**What you will do:** One exact copy of the listing is needed. It should contain no pictures.

**Records for this task:**
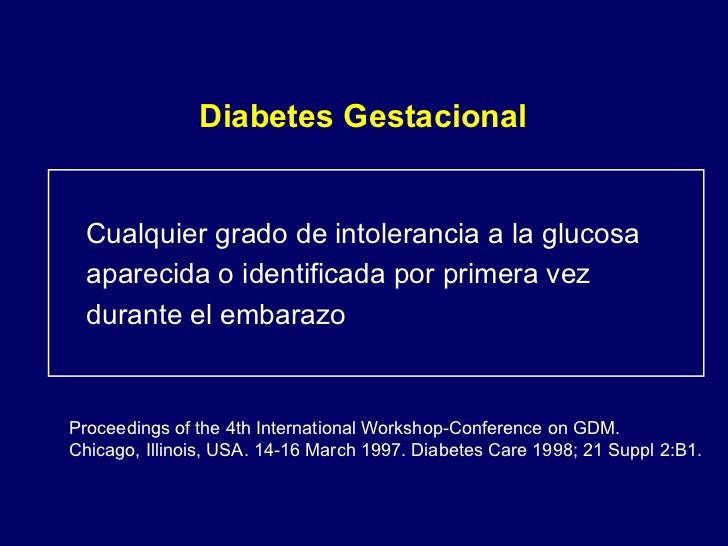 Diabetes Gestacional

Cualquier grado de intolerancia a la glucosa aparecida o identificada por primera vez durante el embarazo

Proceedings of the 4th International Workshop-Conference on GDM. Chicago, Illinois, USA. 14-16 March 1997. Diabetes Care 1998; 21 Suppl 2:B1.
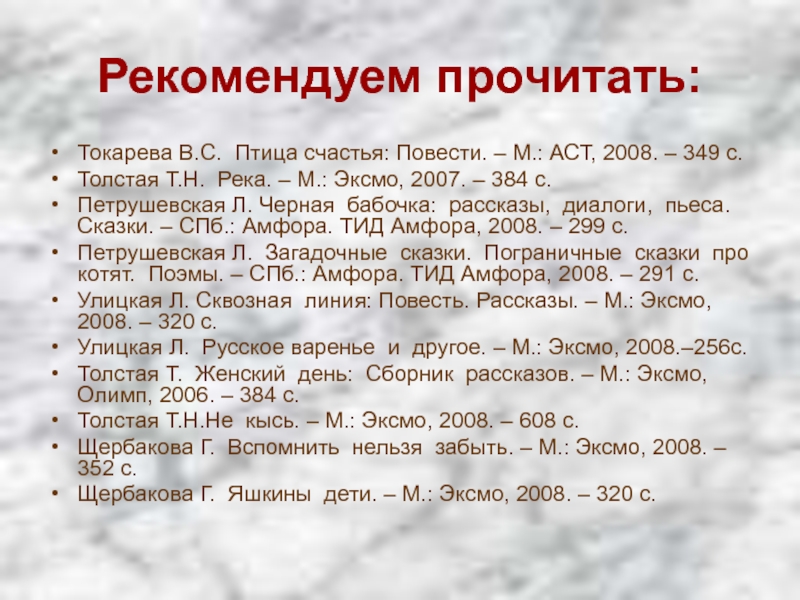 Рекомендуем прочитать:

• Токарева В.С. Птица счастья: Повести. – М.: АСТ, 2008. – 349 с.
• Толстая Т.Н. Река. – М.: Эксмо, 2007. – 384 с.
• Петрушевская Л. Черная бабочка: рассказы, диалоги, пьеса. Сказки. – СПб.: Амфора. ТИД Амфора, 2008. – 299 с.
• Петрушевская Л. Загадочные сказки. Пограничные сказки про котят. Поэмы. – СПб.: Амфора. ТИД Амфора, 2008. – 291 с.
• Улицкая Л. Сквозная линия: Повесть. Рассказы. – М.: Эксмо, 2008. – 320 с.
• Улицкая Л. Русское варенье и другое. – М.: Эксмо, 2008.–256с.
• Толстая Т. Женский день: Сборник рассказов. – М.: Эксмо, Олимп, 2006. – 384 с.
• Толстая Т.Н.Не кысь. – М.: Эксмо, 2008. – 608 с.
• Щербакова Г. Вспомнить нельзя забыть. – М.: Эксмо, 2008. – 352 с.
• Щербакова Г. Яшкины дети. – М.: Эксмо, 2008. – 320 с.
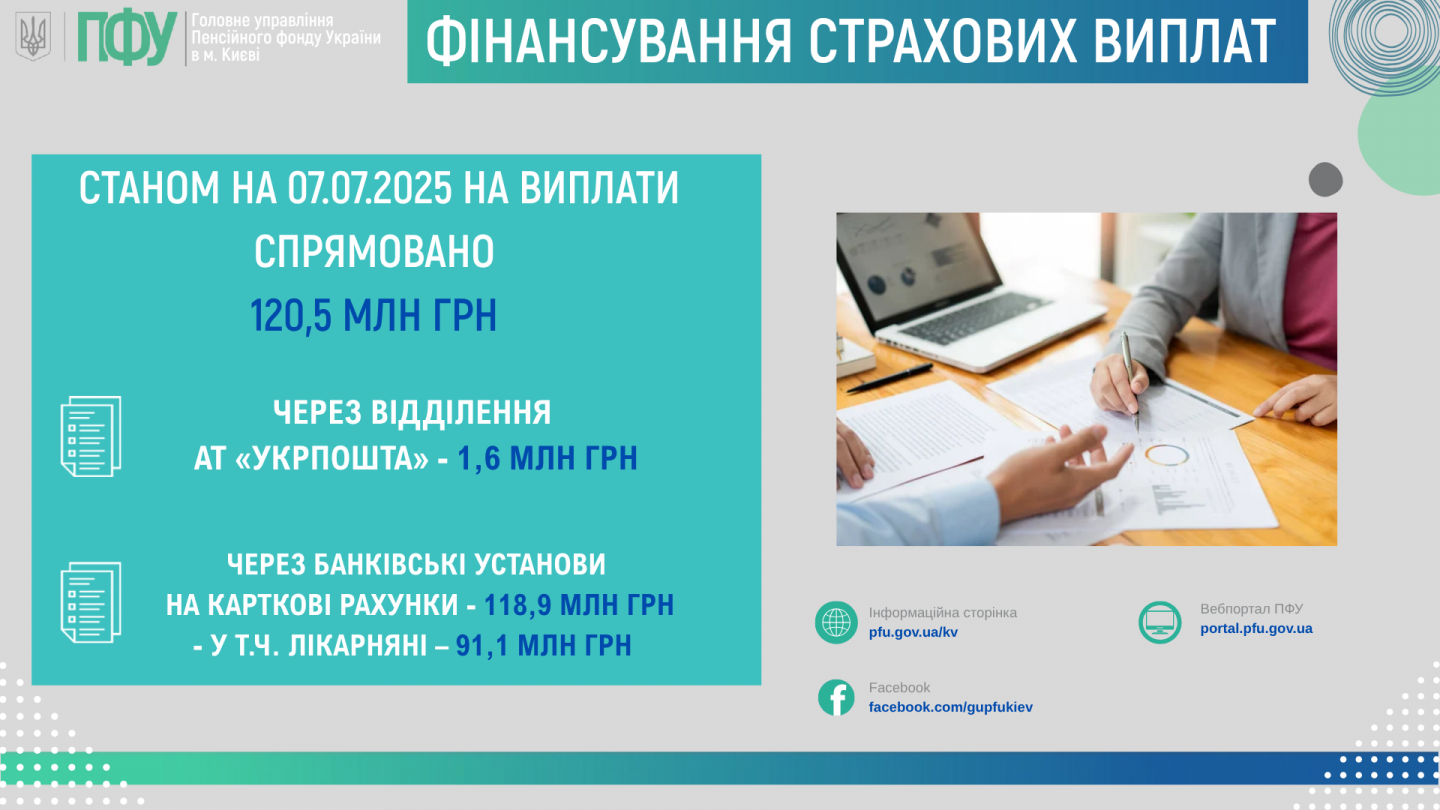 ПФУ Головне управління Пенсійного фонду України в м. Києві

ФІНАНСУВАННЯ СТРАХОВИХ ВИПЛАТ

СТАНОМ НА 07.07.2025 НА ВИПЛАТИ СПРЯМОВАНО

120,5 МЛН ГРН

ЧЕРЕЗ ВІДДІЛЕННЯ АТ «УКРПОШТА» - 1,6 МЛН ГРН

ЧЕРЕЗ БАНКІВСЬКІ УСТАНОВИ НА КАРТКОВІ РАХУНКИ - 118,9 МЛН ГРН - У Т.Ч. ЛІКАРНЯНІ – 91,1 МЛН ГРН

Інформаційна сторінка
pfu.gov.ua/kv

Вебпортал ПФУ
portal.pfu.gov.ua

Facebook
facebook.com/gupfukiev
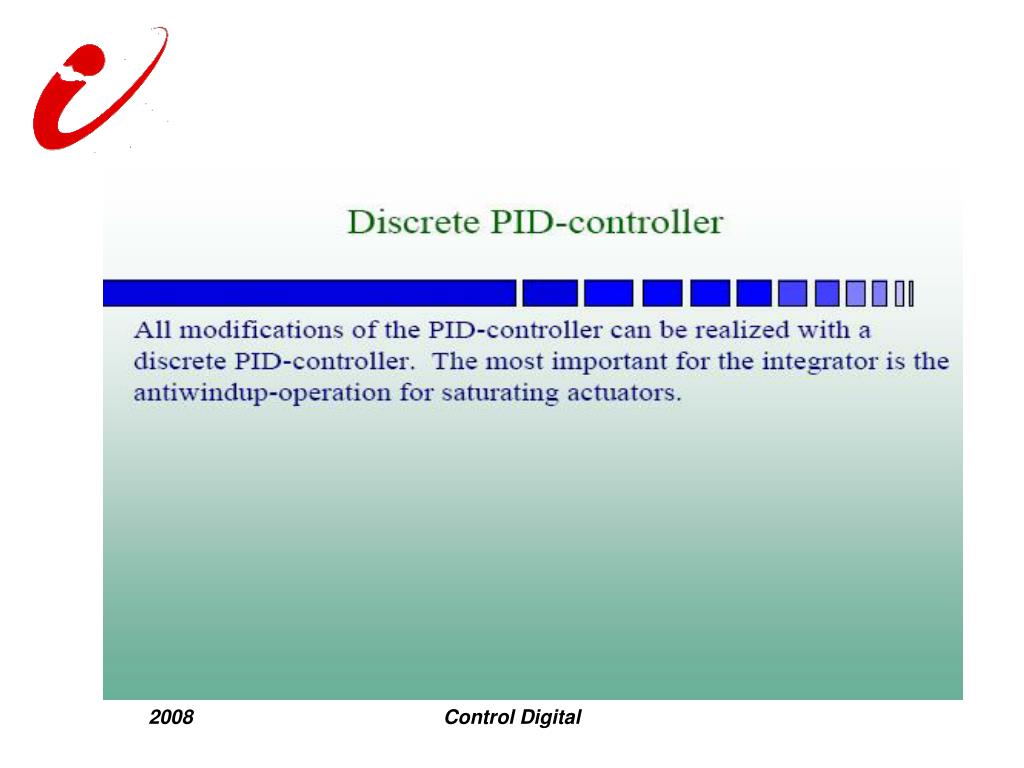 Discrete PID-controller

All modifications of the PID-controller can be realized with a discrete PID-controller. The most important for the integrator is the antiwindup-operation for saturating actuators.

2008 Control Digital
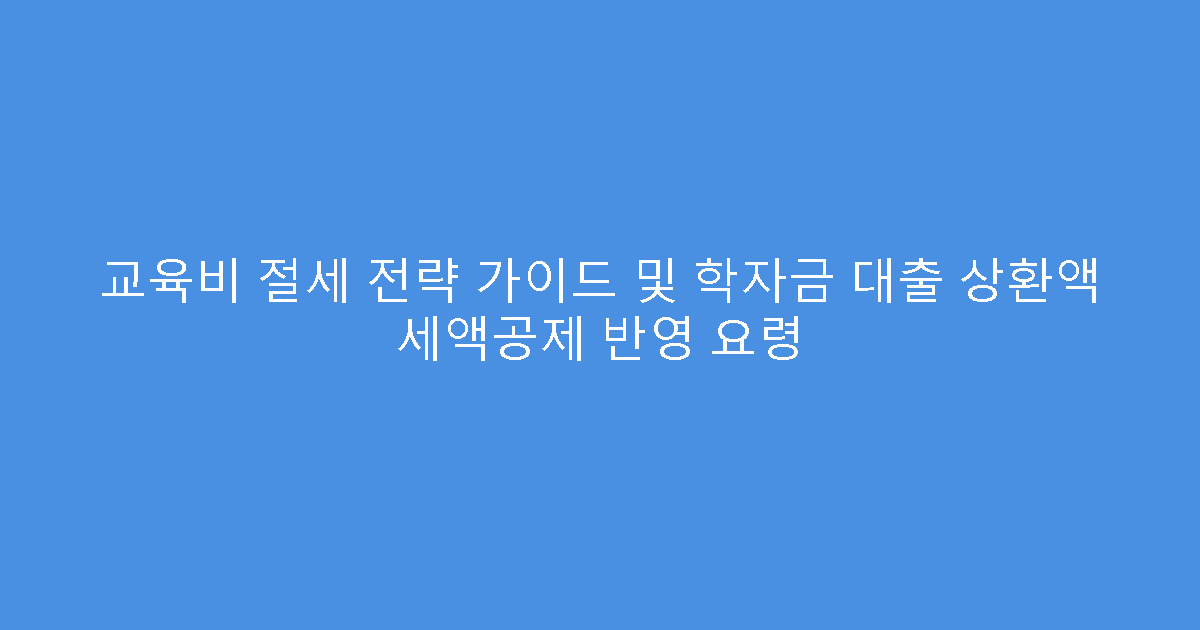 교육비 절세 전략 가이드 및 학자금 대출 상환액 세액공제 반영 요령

**Final answer:**
 Diabetes Gestacional

Cualquier grado de intolerancia a la glucosa aparecida o identificada por primera vez durante el embarazo

Proceedings of the 4th International Workshop-Conference on GDM. Chicago, Illinois, USA. 14-16 March 1997. Diabetes Care 1998; 21 Suppl 2:B1.
 Рекомендуем прочитать:

• Токарева В.С. Птица счастья: Повести. – М.: АСТ, 2008. – 349 с.
• Толстая Т.Н. Река. – М.: Эксмо, 2007. – 384 с.
• Петрушевская Л. Черная бабочка: рассказы, диалоги, пьеса. Сказки. – СПб.: Амфора. ТИД Амфора, 2008. – 299 с.
• Петрушевская Л. Загадочные сказки. Пограничные сказки про котят. Поэмы. – СПб.: Амфора. ТИД Амфора, 2008. – 291 с.
• Улицкая Л. Сквозная линия: Повесть. Рассказы. – М.: Эксмо, 2008. – 320 с.
• Улицкая Л. Русское варенье и другое. – М.: Эксмо, 2008.–256с.
• Толстая Т. Женский день: Сборник рассказов. – М.: Эксмо, Олимп, 2006. – 384 с.
• Толстая Т.Н.Не кысь. – М.: Эксмо, 2008. – 608 с.
• Щербакова Г. Вспомнить нельзя забыть. – М.: Эксмо, 2008. – 352 с.
• Щербакова Г. Яшкины дети. – М.: Эксмо, 2008. – 320 с.
 ПФУ Головне управління Пенсійного фонду України в м. Києві

ФІНАНСУВАННЯ СТРАХОВИХ ВИПЛАТ

СТАНОМ НА 07.07.2025 НА ВИПЛАТИ СПРЯМОВАНО

120,5 МЛН ГРН

ЧЕРЕЗ ВІДДІЛЕННЯ АТ «УКРПОШТА» - 1,6 МЛН ГРН

ЧЕРЕЗ БАНКІВСЬКІ УСТАНОВИ НА КАРТКОВІ РАХУНКИ - 118,9 МЛН ГРН - У Т.Ч. ЛІКАРНЯНІ – 91,1 МЛН ГРН

Інформаційна сторінка
pfu.gov.ua/kv

Вебпортал ПФУ
portal.pfu.gov.ua

Facebook
facebook.com/gupfukiev
 Discrete PID-controller

All modifications of the PID-controller can be realized with a discrete PID-controller. The most important for the integrator is the antiwindup-operation for saturating actuators.

2008 Control Digital
 교육비 절세 전략 가이드 및 학자금 대출 상환액 세액공제 반영 요령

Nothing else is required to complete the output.